The business case for cloud services is evolving from the initial fascination with cost saving to a growing recognition of the dramatic role that the cloud can play in supporting the transformation of business. More agile, innovative business models. The recent cloud market forecasts make it easy to see a fundamental shift in how businesses are opening themselves up to cloud, according to this handy list compiled by IDC: Worldwide Cloud IT Infrastructure Revenue Grows 14.5% to $7.7 Billion Q2 2016.
Cloud now accounts for a significant percentage of IT spending as organisations are less resistant to adopt cloud services. Indeed, many are starting to take a cloud-first approach to managing their IT infrastructure.
So how do organisations begin to develop a cloud-first strategy? Gartner offers a pretty comprehensive checklist to help businesses identify what requirements they need to consider and how to set the framework for a successful cloud-first strategy. Some of the key evaluation factors they recommend are:
Business Outcomes and Financials
Understanding the strategic business and financial drivers for a given initiative is key to defining the appropriate sourcing model. Initiatives ought to align to an organization’s overarching strategic goals and associated enterprise architecture guidelines, as well as the organisation’s preferred commercial models, including capital expenditure (CAPEX) versus operating expenditure (OPEX).
A robust inventory of the existing application portfolio should be established to determine potential constraints and establish the right deployment model across bare-metal private, or public cloud.
Moving applications, information and workloads to the cloud also warrants a relook at the operational and business processes. Given that the management model for cloud-based services introduces new tools and capabilities, it becomes essential to revisit and optimise the existing model. Operational readiness and the balance between internal and external duties must be analyzed before the transformation or tested through pilots.
Skills and Capabilities
As always, the skills and capabilities required, already available, as well as the ability to hire, build or enhance those skills within the existing organization (often required by cloud-first initiatives) or across external partners are important considerations for sourcing. Given the rapid growth in cloud-led services, there is already a huge gap in the market around qualified talent with hands-on operational expertise across areas like architecture, design and technical support.
One of the biggest organizational drivers to shift to cloud is to unlock greater agility and improve the velocity of innovation. It is essential to evaluate how the cloud service to be sourced balances freedom and control, enables flexibility and access, and can be seamlessly integrated into the existing operational model and fabric.

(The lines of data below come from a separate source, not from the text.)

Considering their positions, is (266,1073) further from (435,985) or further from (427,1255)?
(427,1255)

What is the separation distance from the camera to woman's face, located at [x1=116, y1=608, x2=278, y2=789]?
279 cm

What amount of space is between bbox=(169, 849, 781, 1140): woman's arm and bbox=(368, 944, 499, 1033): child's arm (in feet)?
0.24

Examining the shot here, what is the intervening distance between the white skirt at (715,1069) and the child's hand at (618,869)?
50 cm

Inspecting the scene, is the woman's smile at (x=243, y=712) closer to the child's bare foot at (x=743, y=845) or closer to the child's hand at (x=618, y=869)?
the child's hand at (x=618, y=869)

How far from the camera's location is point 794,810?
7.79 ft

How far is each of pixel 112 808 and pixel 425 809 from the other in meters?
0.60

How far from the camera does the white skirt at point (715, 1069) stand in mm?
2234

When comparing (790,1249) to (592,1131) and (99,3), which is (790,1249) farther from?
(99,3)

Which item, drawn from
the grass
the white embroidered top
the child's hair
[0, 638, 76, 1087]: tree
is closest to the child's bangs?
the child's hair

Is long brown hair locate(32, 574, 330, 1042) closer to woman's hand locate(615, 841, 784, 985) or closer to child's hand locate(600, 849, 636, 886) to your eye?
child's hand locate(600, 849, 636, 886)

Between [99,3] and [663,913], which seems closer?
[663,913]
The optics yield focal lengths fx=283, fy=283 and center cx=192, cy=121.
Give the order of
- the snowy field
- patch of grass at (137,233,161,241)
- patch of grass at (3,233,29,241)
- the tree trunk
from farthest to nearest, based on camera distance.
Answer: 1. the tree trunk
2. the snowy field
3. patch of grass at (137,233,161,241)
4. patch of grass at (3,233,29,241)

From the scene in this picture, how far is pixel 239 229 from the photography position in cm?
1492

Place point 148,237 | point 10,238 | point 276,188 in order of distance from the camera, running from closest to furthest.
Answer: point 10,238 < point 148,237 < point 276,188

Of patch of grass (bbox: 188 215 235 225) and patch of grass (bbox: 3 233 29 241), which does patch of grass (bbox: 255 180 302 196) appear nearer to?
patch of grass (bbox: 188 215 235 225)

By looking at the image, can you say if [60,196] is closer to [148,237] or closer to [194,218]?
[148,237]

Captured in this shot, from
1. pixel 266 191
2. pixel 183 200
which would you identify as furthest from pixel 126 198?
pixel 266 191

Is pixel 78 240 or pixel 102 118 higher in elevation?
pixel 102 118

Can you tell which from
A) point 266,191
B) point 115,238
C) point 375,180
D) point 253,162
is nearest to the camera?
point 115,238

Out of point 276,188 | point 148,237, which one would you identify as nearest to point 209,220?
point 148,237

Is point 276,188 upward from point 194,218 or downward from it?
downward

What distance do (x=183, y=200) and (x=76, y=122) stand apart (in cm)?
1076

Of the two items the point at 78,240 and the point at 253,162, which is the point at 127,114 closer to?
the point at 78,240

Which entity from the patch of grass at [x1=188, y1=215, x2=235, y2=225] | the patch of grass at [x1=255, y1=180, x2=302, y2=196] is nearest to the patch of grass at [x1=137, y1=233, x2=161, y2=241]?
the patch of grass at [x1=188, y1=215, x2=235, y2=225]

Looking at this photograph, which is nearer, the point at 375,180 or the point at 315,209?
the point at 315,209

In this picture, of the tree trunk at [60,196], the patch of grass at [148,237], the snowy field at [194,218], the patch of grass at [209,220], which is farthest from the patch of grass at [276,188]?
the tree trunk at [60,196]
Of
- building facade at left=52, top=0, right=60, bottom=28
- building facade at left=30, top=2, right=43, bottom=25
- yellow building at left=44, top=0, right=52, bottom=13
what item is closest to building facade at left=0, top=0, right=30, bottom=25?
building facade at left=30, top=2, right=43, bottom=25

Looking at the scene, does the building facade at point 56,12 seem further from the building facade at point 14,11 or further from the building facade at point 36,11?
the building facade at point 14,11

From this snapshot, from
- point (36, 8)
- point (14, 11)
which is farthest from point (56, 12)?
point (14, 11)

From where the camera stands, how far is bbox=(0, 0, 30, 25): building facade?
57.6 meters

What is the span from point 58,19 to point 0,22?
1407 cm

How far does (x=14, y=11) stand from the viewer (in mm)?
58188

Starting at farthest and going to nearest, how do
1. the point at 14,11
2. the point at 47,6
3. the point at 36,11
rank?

Security risks posed by the location and type of data must be assessed by considering how access to the data and identities (i.e.: users, connected devices) will be controlled and protected.
Creating a cloud-first strategy takes considerable effort and expertise and should not be taken on lightly. While many understandably want to get into the cloud sooner rather than later, taking the time to thoroughly plan and walk through all of the proper steps will set your business up for greater success in the long term.